>> Begin ENTRIES

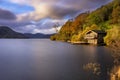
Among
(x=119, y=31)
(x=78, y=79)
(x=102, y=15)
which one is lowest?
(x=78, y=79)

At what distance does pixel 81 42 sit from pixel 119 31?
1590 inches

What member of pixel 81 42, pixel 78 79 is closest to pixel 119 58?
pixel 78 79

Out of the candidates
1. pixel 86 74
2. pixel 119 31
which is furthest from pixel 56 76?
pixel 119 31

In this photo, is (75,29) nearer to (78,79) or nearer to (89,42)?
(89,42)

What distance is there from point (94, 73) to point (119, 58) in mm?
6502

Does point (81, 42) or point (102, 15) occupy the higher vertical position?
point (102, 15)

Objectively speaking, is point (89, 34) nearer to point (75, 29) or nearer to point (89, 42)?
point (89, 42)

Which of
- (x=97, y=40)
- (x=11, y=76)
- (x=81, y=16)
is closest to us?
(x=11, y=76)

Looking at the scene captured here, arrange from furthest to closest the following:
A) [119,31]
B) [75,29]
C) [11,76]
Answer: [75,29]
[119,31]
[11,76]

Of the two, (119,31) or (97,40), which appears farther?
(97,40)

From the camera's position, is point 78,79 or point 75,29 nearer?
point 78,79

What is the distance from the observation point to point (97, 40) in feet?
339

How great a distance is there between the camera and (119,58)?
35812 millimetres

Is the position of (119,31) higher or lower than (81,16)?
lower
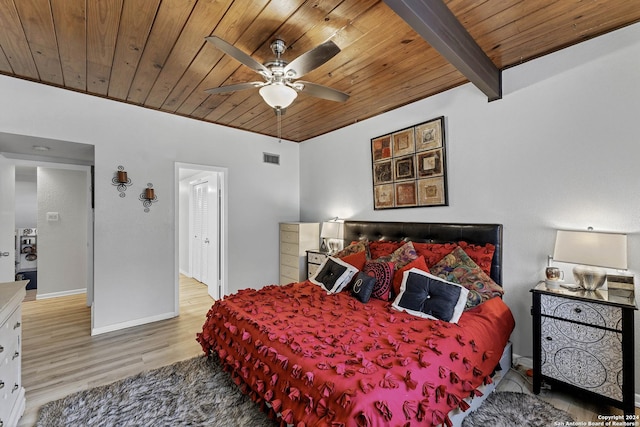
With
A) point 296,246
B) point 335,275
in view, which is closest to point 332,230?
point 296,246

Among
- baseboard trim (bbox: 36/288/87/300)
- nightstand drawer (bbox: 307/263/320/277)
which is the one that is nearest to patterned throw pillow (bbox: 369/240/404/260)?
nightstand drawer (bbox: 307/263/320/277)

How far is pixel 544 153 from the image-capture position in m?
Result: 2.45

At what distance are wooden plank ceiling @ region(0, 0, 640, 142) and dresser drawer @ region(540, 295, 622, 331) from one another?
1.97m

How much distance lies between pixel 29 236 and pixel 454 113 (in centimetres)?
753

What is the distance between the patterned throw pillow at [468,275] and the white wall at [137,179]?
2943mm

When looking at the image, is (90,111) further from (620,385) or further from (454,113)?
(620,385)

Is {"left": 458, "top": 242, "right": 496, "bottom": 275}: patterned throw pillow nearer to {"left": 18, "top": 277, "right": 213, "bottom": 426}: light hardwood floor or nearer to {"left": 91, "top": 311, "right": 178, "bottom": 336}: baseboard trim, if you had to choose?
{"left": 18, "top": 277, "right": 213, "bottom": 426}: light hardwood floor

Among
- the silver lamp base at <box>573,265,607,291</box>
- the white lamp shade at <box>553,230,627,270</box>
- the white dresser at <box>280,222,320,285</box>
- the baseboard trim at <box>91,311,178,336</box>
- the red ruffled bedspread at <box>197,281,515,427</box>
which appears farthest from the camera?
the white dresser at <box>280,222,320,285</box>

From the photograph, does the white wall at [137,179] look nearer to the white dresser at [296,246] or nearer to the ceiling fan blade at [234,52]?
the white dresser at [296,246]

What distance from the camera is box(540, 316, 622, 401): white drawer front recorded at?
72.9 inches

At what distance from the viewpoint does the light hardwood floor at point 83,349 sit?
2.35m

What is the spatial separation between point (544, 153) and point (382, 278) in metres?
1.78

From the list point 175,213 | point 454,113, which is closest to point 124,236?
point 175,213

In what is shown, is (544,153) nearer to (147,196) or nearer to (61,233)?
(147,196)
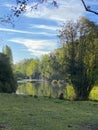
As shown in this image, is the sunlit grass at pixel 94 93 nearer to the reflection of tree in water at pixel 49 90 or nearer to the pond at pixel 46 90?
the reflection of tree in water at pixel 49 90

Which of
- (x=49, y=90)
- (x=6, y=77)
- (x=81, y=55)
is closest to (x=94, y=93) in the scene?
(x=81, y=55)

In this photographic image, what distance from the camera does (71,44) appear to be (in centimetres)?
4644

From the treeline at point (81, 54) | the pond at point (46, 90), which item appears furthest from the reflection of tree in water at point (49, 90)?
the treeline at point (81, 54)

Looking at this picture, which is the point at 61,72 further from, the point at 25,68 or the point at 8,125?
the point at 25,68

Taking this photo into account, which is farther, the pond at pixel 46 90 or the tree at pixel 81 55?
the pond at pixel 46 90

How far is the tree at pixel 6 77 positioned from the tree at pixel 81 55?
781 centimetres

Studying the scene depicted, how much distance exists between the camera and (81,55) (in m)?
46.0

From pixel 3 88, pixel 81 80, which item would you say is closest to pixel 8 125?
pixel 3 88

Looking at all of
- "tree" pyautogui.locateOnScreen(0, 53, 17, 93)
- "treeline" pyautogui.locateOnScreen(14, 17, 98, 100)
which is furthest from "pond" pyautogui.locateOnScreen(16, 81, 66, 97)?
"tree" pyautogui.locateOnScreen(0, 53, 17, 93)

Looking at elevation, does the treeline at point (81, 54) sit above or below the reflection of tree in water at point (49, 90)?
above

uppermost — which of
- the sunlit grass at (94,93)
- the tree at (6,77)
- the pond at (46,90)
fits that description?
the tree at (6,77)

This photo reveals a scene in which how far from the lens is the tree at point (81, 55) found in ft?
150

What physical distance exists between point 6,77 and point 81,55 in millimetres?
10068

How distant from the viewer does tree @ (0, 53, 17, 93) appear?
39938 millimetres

>> End ENTRIES
>> Begin ENTRIES

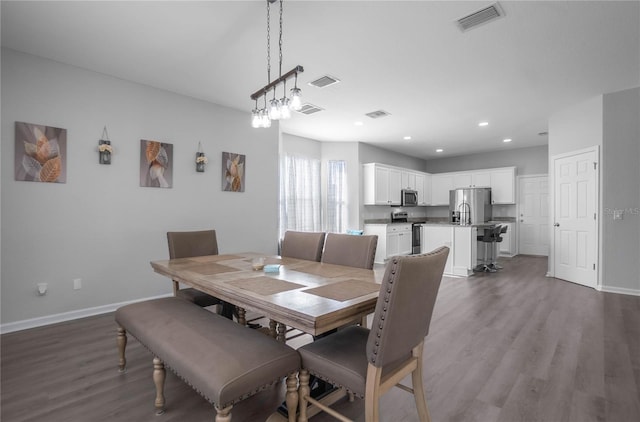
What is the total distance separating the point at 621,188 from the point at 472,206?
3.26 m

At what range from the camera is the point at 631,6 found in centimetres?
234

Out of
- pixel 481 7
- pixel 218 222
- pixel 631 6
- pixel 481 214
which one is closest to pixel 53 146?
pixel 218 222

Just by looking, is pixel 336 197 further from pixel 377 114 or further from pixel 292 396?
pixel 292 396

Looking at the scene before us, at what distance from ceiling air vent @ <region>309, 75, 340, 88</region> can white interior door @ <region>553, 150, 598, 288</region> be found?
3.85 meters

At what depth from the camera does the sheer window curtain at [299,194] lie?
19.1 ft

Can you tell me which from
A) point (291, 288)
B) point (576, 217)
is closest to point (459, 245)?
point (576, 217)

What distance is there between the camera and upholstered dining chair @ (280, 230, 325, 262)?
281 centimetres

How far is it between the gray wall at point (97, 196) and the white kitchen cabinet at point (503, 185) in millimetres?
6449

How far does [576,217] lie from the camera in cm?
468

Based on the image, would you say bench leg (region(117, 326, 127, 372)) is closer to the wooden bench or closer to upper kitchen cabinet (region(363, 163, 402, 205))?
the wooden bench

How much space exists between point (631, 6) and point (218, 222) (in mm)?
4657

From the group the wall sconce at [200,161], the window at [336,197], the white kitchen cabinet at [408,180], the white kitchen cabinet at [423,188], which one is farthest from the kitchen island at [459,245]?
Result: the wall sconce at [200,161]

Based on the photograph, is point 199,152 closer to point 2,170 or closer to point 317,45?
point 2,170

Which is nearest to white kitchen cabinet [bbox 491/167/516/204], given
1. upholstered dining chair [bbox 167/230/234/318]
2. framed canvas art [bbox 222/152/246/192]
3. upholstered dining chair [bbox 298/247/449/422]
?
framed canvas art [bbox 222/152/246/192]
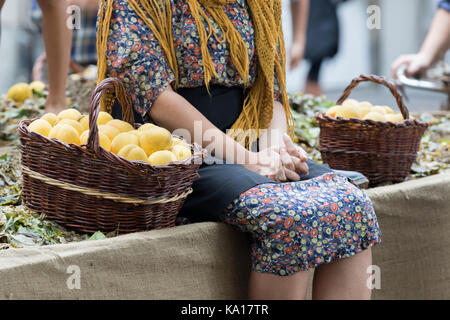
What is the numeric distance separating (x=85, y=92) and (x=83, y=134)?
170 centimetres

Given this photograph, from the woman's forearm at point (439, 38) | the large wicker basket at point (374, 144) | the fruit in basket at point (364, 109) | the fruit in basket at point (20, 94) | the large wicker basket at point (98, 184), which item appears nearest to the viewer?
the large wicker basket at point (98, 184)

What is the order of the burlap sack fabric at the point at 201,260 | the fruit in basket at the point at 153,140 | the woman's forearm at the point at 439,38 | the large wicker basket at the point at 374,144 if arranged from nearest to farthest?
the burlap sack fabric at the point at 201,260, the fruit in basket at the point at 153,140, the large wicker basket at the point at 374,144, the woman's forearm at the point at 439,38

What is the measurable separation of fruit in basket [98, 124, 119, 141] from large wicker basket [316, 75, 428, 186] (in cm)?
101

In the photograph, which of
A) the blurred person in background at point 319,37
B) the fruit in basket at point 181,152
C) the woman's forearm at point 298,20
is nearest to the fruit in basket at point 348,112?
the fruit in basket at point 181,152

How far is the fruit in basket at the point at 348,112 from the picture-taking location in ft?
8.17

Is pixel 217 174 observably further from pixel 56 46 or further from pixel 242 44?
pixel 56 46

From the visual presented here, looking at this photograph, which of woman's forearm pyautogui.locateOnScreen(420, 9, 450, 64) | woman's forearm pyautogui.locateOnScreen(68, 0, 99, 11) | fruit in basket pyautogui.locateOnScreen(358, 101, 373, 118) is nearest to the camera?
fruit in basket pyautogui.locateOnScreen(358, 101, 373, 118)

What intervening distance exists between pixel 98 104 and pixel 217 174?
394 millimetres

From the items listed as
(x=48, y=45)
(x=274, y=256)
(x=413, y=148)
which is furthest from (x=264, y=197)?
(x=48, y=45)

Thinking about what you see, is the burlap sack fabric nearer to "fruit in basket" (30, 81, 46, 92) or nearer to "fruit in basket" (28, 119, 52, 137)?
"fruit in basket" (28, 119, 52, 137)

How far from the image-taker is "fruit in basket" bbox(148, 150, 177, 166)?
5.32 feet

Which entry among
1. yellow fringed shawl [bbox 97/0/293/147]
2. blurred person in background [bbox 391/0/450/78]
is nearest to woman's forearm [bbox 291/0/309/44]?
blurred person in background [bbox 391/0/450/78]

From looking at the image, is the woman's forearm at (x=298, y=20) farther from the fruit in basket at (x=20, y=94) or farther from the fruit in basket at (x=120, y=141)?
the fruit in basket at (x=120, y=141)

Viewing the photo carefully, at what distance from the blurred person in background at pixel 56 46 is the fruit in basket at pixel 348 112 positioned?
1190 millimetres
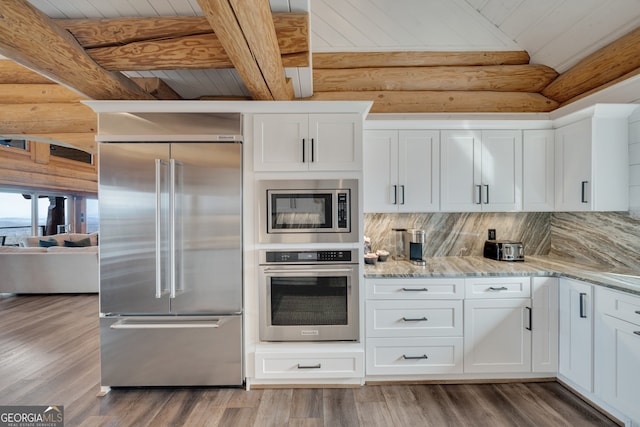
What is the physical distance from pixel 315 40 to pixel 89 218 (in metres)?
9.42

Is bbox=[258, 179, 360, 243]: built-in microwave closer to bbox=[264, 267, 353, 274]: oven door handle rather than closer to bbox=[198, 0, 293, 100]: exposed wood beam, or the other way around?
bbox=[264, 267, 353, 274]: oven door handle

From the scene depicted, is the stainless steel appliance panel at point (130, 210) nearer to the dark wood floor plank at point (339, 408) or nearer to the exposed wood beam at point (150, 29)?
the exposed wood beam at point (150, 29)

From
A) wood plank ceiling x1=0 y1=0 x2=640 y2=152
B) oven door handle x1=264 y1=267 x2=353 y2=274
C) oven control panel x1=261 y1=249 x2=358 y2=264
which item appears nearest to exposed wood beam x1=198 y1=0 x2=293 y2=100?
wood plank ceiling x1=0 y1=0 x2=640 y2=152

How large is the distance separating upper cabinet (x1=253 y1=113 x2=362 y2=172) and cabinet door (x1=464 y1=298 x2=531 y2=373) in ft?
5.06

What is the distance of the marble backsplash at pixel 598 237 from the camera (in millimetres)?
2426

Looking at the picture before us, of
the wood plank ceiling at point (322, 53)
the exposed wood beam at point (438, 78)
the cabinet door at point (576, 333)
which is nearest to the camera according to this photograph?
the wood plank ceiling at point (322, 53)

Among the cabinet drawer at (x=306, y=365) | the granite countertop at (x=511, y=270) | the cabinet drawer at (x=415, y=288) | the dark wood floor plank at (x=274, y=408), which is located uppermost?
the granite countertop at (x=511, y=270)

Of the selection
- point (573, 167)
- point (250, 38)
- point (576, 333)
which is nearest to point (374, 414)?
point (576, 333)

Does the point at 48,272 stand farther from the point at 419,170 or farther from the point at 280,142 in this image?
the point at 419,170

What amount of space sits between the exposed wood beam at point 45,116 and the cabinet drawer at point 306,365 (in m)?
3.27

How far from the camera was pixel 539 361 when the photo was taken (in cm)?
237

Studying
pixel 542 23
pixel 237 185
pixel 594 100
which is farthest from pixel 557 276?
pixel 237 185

>> End ENTRIES

WORK TO DO: Please pull out every line of the records above that contains the word "farther" and copy each one in full.

EXERCISE SOLUTION:
Of the two, (119,31) or (97,40), which appears farther?
Taking this photo into account, which is farther, the pond at pixel 46 90 or the tree at pixel 81 55?
From looking at the image, is the woman's forearm at (x=298, y=20) farther from the fruit in basket at (x=20, y=94) or farther from the fruit in basket at (x=120, y=141)?
Does the point at 48,272 stand farther from the point at 419,170 or farther from the point at 280,142 in this image?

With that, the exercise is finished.